Omega 3-vetzuren zijn meervoudig onverzadigde vetzuren. De bekendste zijn alfa-linoleenzuur (ALA) en de visvetzuren eicosapentaeenzuur (EPA) en docosahexaeenzuur (DHA). ALA is een essentieel vetzuur. Dit betekent dat het lichaam het niet zelf kan maken en je dit vetzuur via de voeding binnen moet krijgen. Het zit in lijnzaadolie, raapzaadolie, soja-olie, walnoten en plantaardige margarines en - in kleine hoeveelheden - in vlees en groene bladgroenten.
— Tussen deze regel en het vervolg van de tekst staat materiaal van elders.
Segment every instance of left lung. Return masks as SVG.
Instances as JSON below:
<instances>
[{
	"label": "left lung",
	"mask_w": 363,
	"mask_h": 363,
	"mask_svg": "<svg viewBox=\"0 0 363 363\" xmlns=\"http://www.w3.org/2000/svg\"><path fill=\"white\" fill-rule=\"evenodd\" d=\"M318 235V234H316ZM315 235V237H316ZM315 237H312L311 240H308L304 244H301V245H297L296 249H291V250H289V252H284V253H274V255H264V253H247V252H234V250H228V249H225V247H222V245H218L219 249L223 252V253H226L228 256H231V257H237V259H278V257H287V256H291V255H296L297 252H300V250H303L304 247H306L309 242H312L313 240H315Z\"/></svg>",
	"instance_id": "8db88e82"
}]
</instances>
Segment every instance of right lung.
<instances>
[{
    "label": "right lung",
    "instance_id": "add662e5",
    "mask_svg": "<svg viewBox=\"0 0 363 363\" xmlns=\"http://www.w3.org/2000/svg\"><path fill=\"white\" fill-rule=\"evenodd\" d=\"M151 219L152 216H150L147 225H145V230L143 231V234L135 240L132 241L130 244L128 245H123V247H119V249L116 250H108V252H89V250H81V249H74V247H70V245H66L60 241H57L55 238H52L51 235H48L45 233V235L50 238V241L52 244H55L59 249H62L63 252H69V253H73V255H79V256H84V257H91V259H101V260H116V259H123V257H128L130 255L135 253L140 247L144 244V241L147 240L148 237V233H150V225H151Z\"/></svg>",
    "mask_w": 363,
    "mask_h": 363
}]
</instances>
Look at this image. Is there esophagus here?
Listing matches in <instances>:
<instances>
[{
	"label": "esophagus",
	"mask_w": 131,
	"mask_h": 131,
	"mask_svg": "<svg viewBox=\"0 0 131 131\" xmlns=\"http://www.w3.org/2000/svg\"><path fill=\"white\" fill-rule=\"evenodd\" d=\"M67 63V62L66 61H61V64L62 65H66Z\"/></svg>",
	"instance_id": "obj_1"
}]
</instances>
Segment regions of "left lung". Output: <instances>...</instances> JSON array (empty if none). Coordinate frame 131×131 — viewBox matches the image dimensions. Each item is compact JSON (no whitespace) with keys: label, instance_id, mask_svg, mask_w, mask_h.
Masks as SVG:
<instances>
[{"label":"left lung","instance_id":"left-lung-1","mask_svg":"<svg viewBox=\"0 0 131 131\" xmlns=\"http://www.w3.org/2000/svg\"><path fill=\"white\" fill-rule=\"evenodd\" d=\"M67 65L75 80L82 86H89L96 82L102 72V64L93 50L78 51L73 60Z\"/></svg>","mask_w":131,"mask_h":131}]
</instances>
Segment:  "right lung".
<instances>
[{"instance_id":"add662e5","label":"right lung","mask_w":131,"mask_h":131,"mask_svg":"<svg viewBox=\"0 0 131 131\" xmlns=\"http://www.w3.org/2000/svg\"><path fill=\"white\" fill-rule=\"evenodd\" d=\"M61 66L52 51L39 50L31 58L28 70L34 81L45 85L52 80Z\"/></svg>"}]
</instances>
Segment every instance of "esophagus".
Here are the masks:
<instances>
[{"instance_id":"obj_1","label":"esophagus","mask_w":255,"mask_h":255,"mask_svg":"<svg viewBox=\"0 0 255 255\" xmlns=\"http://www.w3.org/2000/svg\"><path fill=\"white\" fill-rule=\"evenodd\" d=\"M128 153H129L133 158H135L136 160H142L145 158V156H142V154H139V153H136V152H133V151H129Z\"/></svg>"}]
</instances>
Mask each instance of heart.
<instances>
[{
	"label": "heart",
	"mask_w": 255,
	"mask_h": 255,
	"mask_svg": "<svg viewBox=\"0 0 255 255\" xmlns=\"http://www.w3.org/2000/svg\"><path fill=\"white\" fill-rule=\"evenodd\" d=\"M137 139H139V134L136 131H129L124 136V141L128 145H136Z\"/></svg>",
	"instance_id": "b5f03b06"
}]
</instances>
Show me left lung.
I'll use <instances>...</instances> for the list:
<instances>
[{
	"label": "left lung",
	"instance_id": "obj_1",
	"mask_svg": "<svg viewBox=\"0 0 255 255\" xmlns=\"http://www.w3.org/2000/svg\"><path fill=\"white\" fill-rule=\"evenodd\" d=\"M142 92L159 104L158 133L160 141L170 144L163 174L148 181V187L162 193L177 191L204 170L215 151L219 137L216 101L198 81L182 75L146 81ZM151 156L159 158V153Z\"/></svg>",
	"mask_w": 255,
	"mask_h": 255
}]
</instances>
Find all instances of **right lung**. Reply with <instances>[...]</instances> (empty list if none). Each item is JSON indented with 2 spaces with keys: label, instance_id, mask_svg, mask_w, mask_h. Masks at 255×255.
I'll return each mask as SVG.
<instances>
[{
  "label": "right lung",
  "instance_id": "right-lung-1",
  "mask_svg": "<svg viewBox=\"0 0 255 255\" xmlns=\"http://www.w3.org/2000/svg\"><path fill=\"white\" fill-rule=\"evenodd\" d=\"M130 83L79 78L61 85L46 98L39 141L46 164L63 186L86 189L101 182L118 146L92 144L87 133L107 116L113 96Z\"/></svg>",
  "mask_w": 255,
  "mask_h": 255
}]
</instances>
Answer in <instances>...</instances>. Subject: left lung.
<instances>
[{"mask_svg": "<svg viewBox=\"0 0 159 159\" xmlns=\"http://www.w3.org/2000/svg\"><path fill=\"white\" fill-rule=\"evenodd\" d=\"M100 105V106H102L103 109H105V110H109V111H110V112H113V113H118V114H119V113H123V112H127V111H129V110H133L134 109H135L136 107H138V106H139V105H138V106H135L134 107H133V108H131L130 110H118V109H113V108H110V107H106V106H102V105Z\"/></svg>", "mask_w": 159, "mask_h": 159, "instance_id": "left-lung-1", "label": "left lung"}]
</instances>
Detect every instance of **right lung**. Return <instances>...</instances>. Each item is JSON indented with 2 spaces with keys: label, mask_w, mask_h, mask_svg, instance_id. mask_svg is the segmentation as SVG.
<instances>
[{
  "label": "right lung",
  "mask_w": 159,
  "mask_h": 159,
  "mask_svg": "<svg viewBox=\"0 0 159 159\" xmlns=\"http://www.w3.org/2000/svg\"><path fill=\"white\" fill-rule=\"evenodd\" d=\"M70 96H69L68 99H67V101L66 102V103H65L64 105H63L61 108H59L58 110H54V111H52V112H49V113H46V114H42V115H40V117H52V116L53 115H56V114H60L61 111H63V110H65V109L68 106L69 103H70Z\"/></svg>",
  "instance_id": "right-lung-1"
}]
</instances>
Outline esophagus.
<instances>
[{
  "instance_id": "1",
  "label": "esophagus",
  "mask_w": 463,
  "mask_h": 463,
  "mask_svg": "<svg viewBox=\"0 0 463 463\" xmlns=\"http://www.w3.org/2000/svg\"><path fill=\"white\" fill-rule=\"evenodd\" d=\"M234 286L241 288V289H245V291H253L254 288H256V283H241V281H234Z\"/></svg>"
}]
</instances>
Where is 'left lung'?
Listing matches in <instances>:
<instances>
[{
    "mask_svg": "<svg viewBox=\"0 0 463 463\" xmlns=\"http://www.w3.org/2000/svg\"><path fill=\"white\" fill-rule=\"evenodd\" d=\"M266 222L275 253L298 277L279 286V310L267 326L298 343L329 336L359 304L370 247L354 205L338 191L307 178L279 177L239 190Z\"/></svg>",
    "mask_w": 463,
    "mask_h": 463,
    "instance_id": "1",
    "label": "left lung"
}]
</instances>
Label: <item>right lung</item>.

EPA en DHA zitten vooral in vis en in schaal- en schelpdieren. De vette vissoorten zoals makreel, zalm, haring, sardines en forel zijn belangrijke bronnen. Witte (magere) vis bevat ook visvetzuren, maar minder dan de vette vissoorten.  

3. Eet bananen

Bananen bevatten veel magnesium, een onmisbaar mineraal dat ervoor zorgt dat je spieren goed functioneren.  Maar dat niet alleen, magnesium zorgt er ook voor dat tijdens het plassen je blaas volledig geleegd wordt omdat het de blaas helpt ontspannen. Magnesium zit overigens ook in noten, bonen en aardappels.

4. Aan de avocado's

Wanneer je fruit met een hoog citroenzuurgehalte eet, denk aan citroenen, grapefruit en sinaasappels, dan verzwakt de controle over je blaas. Minder zure voedingsmiddelen, zoals avocado en erwten hebben die bijwerking niet en bevatten bovendien vol met vezels. Ze voorkomen bekkenbodemirritatie.

5. Eet een eitje

Vrouwen met een hoog vitamine D-gehalte hebben minder risico op een zwakke bekkenbodem, zo heeft onderzoek aangetoond. De vitamine draagt bij aan sterkere en soepele spieren en die heb je nodig om je blaas onder controle te houden. Vitamine D komt voor in vette vissoorten, lever, volle melk en alle niet-afgeroomde zuivelproducten, vooral boter. Ook levertraan bevat veel vitamine D. Maar een eidooier is een van de weinige voedingsmiddelen die echt tjokvol vitamine D zitten. In één ei zit zo’n 0,9 microgram vitamine D.

6. Rustig met de alcohol

Alcohol heeft direct effect op de blaas; het zorgt ervoor dat je vaker naar het toilet moet. Een ander nadeel van (teveel) alcohol is dat het een negatieve invloed heeft op de signaalfunctie van je brein. Daardoor heb je minder controle over je blaas en zal een ongelukje eerder voorkomen.